Short problem 1: In the glass composition passage, what is likely to happen when the content of ZrO₂ is too large?
Short problem 2: Decide whether each statement agrees with the glass composition passage, and support each answer with the deciding words from the passage, quoted exactly. (a) Fe₂O₃ may be mixed in from the glass raw material. (b) Y₂O₃, Nb₂O₅, and La₂O₃ lower Young's modulus. (c) Reducing the content of ZrO₂ requires raising the melting temperature.
Short problem 3: Reproduce the part of the glass composition passage starting with "Fe₂O₃ is a component" and going on through "0.001% to 0.02%.".

Selected extract:
-- start --
Y₂O₃, Nb₂O₅, and La₂O₃ are components that enhance mechanical properties such as Young's modulus. When a total amount or individual content of these components is too large, the raw material cost is likely to increase. Therefore, the total amount and individual content of

Y₂O₃, Nb₂O₅, and La₂O₃ are preferably from 0% to 5%, more preferably from 0% to 1%, from 0% to 0.5%, and particularly preferably from 0% to less than 0.5%.

Fe₂O₃ is a component that may be mixed in from the glass raw material and is also a component that colors the glass. When a raw material having a high purity is used to reduce a content of Fe₂O₃, the raw material cost is likely to increase. On the other hand, when the content of Fe₂O₃ is too large, the glass substrate is colored, making it difficult to use for a display application. A suitable content range for Fe₂O₃ is from 0% to 0.05%, from 0.0005% to 0.03%, and particularly from 0.001% to 0.02%.

ZrO₂ is a component that may be mixed in from a refractory used in a glass manufacturing kiln. When the content of ZrO₂ is too large, devitrified crystals are likely to precipitate. On the other hand, when the content of ZrO₂ is to be reduced, the melting temperature needs to be lowered, and in this case, it is difficult to melt the glass. Therefore, a suitable content range for ZrO₂ is from 0% to 0.5%, from 0.0001% to 0.5%, from 0.001% to 0.4%, and particularly from 0.005% to 0.3%.
-- end --
Data listing:
-- start --
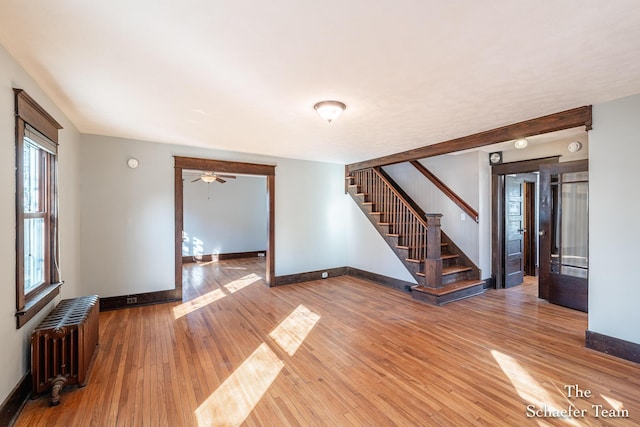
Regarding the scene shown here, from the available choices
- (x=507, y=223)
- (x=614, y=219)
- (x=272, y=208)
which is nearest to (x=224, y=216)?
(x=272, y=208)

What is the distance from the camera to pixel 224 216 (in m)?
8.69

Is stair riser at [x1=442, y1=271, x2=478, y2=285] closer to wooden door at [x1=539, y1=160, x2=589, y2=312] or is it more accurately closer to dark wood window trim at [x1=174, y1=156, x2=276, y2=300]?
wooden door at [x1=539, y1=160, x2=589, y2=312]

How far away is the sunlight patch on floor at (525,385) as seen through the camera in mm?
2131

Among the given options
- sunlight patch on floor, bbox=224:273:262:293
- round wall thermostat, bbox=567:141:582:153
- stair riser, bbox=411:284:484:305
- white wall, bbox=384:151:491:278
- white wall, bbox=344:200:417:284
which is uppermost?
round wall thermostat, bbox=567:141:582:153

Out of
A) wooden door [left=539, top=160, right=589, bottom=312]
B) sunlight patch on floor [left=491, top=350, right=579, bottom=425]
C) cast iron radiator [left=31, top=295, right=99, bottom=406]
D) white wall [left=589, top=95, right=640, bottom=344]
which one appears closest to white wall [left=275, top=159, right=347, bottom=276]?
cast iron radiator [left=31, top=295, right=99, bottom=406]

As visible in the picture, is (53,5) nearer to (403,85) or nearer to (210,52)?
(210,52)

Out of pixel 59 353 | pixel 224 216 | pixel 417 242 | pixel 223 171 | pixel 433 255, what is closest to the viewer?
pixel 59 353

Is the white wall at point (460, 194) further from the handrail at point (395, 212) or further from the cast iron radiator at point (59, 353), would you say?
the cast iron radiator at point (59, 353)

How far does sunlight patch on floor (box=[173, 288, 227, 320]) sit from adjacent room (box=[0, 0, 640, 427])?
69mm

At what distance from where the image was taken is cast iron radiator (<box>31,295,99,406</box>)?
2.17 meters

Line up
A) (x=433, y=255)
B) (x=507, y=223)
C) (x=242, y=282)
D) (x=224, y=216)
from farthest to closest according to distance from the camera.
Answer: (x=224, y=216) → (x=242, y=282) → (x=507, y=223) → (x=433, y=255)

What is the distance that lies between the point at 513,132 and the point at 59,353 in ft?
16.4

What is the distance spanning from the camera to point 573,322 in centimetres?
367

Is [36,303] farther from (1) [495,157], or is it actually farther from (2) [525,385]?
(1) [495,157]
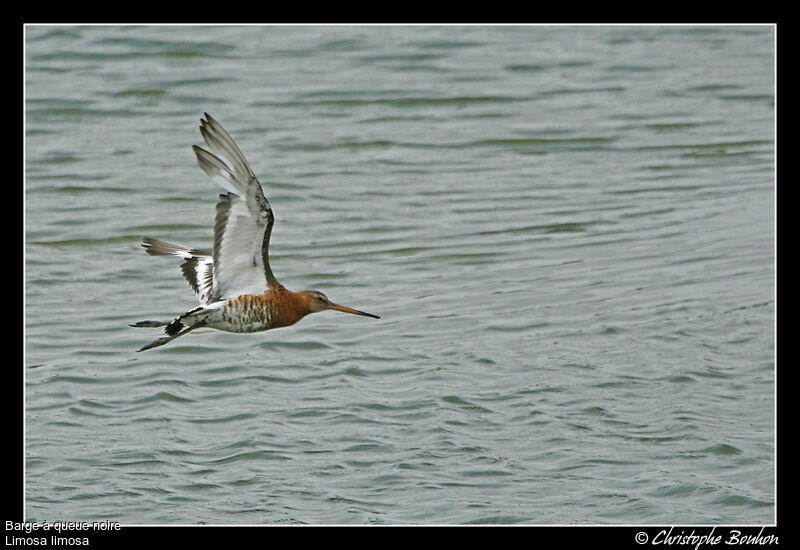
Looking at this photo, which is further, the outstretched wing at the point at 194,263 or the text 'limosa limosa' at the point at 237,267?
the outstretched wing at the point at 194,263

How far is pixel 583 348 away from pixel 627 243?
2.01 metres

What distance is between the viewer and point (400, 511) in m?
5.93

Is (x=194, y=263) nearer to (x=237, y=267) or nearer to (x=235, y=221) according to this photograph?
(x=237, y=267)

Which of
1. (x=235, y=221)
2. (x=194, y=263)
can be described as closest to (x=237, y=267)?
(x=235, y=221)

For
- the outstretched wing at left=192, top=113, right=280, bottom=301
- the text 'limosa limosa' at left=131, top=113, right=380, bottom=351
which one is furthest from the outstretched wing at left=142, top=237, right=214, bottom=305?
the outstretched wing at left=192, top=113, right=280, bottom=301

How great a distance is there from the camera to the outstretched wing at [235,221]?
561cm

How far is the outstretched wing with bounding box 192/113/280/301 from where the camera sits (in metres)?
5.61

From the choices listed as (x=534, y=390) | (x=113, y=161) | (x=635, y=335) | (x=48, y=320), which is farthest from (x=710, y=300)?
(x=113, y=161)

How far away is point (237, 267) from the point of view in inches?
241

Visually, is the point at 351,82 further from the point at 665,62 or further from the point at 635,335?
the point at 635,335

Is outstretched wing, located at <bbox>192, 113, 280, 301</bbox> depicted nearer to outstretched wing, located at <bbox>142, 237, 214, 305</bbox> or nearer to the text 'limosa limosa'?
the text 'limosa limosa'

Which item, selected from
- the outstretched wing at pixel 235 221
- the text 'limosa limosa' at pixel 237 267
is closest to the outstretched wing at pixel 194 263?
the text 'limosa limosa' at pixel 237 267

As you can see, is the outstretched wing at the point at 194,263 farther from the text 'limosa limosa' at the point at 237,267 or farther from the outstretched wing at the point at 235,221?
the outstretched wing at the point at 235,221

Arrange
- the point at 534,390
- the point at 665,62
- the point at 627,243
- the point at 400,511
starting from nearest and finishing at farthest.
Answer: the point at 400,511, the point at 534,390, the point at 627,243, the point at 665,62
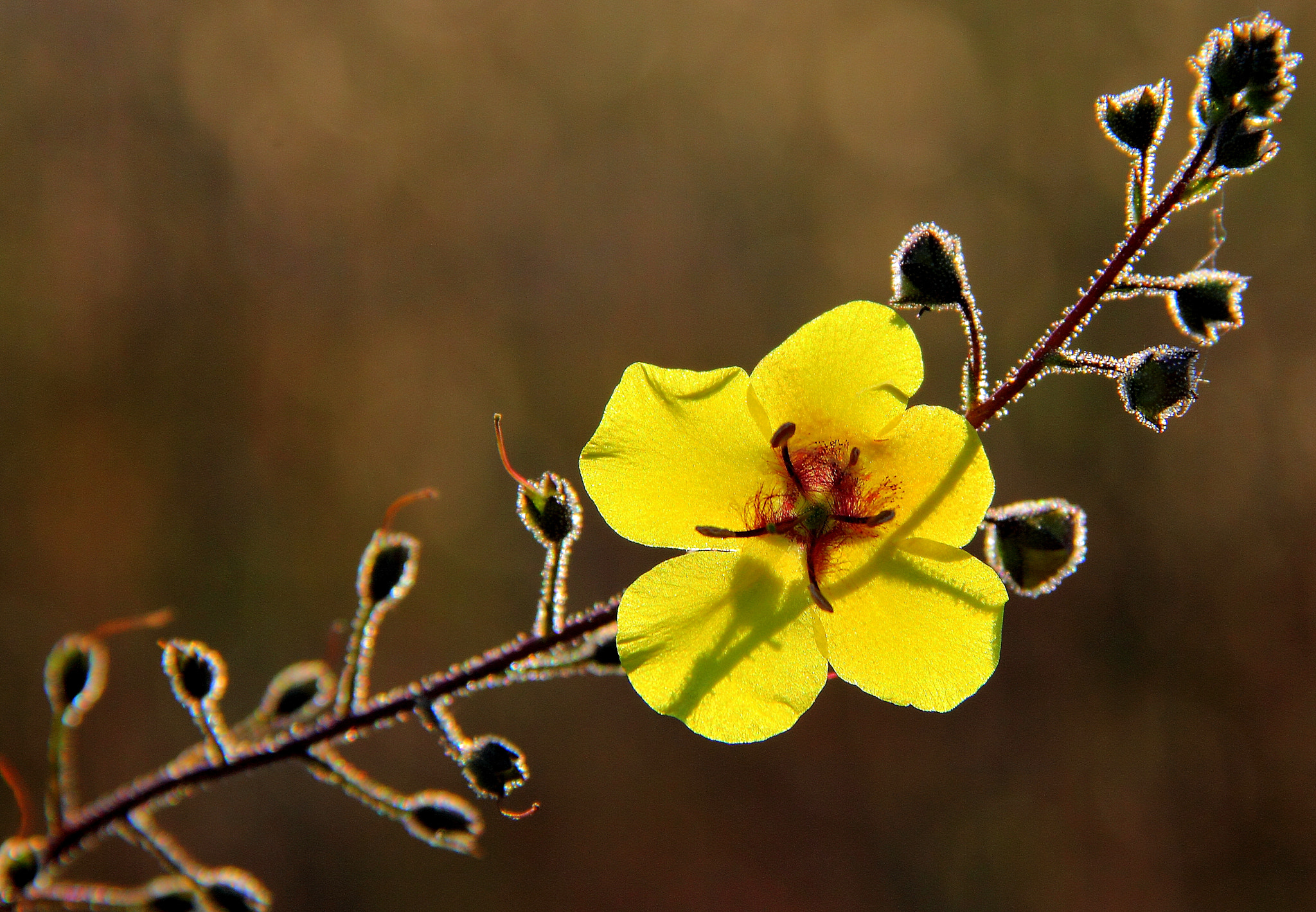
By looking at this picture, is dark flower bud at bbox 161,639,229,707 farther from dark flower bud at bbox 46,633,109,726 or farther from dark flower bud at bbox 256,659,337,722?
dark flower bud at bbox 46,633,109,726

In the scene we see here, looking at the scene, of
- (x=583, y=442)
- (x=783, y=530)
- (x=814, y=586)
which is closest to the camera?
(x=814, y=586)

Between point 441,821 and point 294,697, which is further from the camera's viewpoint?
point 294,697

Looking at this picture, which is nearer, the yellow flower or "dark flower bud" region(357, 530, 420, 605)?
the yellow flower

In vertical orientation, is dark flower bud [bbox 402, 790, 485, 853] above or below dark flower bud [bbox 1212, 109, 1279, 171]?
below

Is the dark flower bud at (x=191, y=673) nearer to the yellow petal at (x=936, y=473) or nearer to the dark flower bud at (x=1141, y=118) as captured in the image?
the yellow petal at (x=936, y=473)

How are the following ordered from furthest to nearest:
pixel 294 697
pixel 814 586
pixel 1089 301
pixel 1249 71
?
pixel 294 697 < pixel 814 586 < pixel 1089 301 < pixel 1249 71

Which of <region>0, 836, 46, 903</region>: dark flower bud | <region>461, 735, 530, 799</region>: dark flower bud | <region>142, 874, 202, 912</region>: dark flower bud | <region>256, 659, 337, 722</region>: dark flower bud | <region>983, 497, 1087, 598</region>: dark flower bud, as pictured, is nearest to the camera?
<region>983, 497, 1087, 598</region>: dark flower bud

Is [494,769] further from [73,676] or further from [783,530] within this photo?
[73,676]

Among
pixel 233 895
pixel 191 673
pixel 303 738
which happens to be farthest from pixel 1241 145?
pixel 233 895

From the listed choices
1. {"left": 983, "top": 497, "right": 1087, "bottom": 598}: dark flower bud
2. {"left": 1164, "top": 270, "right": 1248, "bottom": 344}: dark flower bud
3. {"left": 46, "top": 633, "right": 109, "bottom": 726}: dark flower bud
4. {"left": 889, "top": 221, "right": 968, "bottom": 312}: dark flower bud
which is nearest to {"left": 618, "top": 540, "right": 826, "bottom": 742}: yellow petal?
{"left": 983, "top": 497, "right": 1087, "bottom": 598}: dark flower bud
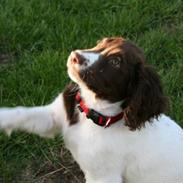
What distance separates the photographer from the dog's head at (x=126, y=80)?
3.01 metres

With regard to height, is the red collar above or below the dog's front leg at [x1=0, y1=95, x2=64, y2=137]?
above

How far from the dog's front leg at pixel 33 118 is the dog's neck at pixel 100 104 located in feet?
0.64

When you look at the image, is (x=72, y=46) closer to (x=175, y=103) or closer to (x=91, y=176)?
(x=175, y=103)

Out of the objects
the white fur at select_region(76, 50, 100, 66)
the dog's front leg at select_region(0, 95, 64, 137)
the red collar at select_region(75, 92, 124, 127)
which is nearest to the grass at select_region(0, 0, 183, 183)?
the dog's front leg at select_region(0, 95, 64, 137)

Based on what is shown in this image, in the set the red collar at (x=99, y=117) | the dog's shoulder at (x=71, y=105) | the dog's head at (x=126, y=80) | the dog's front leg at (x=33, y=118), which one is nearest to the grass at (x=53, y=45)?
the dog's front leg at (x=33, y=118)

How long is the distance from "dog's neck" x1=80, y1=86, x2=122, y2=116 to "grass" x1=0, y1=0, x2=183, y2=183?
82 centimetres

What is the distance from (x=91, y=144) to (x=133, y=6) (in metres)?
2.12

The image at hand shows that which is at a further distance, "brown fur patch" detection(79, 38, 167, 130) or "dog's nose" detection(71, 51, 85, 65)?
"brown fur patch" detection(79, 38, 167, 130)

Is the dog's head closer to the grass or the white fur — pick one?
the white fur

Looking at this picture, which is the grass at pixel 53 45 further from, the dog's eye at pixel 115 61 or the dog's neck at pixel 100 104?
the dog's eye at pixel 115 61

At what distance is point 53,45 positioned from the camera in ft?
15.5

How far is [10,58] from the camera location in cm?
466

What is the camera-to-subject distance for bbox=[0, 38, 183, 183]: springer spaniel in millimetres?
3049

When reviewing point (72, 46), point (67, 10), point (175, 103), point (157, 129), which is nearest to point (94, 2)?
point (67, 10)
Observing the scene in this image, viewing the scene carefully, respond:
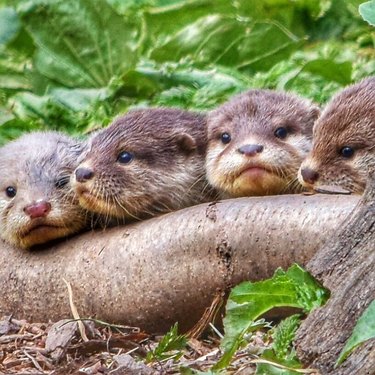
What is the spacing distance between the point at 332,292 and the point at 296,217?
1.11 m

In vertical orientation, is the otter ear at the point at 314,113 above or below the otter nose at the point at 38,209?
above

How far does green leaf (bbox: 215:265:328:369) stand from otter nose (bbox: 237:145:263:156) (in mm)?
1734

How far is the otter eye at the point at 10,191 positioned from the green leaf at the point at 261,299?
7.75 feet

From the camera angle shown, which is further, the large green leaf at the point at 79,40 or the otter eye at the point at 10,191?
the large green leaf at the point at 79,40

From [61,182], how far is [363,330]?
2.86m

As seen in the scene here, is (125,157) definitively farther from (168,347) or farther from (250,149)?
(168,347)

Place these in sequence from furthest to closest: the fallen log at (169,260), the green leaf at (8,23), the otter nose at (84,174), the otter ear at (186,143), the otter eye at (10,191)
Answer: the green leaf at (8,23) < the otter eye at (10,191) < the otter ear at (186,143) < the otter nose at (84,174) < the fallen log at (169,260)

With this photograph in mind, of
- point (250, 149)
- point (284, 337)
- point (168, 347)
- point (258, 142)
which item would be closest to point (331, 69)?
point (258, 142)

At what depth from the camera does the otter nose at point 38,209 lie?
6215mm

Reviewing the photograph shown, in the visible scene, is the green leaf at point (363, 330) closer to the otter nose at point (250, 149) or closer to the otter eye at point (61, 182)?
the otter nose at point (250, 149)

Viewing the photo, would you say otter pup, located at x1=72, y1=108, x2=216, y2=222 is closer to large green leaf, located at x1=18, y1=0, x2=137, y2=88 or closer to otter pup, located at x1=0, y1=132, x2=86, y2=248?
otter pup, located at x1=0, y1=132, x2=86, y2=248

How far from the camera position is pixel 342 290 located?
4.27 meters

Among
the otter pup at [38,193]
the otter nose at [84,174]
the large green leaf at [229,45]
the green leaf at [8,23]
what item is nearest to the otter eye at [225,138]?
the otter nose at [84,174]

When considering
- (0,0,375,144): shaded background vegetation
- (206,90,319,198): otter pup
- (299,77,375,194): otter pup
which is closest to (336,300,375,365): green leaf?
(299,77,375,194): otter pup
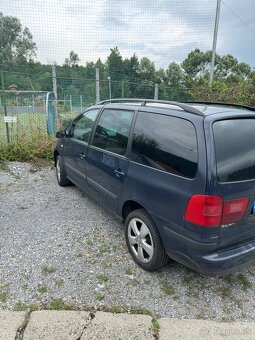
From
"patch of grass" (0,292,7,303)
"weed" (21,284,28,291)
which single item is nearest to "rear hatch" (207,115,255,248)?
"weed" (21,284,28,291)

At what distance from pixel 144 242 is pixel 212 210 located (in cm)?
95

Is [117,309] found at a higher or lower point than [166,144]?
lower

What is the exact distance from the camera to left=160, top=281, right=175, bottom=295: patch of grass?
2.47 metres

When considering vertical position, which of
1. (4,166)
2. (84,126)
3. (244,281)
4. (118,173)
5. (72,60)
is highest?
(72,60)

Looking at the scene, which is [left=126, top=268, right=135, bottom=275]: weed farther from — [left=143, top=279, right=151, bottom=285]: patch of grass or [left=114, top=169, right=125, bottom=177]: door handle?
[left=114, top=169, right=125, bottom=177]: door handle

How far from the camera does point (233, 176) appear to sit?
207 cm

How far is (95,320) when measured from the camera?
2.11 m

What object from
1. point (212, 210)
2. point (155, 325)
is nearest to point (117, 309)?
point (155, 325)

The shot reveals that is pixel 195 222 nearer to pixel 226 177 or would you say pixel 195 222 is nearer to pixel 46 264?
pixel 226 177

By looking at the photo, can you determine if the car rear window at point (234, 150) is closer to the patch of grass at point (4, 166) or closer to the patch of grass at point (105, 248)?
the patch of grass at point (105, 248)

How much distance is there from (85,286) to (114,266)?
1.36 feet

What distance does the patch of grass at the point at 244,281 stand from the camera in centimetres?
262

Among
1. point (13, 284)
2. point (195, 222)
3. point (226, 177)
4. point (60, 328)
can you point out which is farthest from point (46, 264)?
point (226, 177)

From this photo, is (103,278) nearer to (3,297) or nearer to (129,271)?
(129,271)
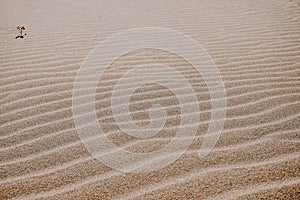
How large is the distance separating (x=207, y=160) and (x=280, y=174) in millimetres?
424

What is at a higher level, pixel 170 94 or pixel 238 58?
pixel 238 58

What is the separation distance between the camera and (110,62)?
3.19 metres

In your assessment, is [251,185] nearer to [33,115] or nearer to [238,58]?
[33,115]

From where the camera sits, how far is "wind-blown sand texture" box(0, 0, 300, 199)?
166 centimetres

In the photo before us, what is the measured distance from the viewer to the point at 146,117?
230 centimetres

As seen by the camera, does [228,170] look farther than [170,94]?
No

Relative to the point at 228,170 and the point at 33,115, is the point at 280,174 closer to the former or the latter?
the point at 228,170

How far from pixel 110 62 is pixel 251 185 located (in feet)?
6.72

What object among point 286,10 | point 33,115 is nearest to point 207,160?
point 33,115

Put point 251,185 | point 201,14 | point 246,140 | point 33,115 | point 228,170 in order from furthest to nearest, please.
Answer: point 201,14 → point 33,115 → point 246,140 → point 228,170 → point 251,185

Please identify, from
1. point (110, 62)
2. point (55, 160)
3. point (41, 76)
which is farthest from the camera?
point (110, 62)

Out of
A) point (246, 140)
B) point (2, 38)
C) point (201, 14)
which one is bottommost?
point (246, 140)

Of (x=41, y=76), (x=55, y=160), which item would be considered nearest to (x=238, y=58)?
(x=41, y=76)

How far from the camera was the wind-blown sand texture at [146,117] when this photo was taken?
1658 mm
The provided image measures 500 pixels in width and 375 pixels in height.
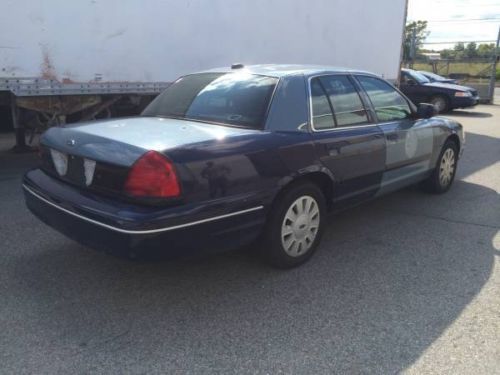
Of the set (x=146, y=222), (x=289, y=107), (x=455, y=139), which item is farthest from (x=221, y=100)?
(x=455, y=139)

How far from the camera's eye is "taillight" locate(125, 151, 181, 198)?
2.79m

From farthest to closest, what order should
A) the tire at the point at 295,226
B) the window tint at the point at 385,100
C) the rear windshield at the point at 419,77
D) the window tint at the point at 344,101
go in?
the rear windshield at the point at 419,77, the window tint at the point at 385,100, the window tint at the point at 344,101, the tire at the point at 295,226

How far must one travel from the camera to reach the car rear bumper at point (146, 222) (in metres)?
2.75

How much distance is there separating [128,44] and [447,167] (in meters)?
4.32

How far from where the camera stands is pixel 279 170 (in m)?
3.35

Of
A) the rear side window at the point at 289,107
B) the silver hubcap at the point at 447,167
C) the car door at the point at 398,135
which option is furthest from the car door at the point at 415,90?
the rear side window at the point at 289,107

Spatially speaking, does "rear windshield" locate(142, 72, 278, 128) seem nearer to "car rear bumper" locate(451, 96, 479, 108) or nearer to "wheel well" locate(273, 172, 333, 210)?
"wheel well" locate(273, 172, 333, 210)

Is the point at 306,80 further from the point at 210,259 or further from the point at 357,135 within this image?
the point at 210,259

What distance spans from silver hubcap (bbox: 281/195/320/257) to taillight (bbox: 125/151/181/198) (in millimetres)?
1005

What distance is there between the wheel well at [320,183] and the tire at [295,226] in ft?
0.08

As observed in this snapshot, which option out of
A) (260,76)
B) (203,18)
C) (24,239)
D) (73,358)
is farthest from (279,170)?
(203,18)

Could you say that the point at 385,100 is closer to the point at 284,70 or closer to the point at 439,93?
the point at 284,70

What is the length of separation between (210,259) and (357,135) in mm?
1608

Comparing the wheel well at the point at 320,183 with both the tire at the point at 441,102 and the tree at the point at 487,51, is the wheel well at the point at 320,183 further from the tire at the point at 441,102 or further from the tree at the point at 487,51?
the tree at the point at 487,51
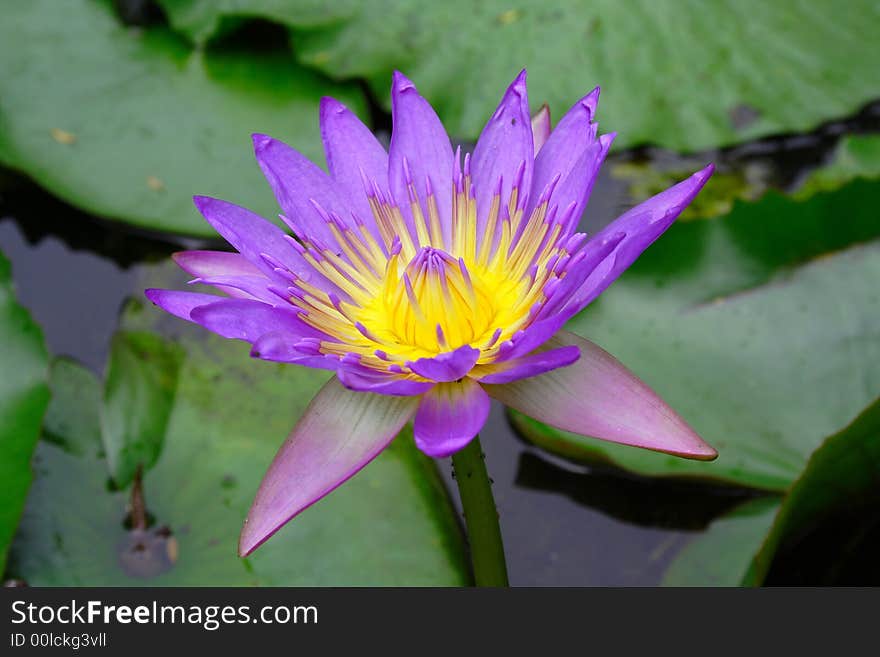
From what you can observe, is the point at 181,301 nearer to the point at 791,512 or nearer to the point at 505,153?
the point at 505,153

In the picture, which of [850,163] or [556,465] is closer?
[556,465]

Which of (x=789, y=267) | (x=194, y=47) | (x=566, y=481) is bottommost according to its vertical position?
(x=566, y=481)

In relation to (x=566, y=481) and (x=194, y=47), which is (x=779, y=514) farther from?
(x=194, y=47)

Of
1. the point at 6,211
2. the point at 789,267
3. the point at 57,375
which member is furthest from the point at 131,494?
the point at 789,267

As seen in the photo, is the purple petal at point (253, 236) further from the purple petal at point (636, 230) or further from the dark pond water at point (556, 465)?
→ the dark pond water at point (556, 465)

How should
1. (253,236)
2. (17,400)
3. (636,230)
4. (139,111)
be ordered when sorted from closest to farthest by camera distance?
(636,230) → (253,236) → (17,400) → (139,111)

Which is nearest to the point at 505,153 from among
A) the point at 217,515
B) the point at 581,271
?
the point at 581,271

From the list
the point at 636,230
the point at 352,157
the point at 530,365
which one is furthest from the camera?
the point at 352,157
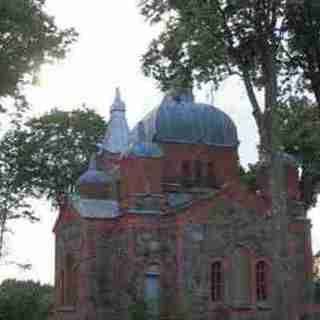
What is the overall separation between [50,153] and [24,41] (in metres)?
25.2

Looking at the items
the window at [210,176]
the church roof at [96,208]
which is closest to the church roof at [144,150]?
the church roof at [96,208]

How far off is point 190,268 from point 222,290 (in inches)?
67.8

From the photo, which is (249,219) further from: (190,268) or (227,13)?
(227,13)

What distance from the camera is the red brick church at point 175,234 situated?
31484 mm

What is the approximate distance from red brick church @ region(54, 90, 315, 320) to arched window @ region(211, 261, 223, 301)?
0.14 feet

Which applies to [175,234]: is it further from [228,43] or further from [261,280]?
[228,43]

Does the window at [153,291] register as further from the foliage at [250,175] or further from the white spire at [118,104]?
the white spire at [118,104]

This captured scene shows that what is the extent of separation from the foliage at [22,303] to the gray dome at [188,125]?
-- end --
Worked answer 1: Devitrified crystals are likely to precipitate.

Worked answer 2:
(a) Yes: "Fe₂O₃ is a component that may be mixed in from the glass raw material"
(b) No: "Y₂O₃, Nb₂O₅, and La₂O₃ are components that enhance mechanical properties such as Young's modulus"
(c) No: "when the content of ZrO₂ is to be reduced, the melting temperature needs to be lowered"

Worked answer 3:
Fe₂O₃ is a component that may be mixed in from the glass raw material and is also a component that colors the glass. When a raw material having a high purity is used to reduce a content of Fe₂O₃, the raw material cost is likely to increase. On the other hand, when the content of Fe₂O₃ is too large, the glass substrate is colored, making it difficult to use for a display application. A suitable content range for Fe₂O₃ is from 0% to 0.05%, from 0.0005% to 0.03%, and particularly from 0.001% to 0.02%.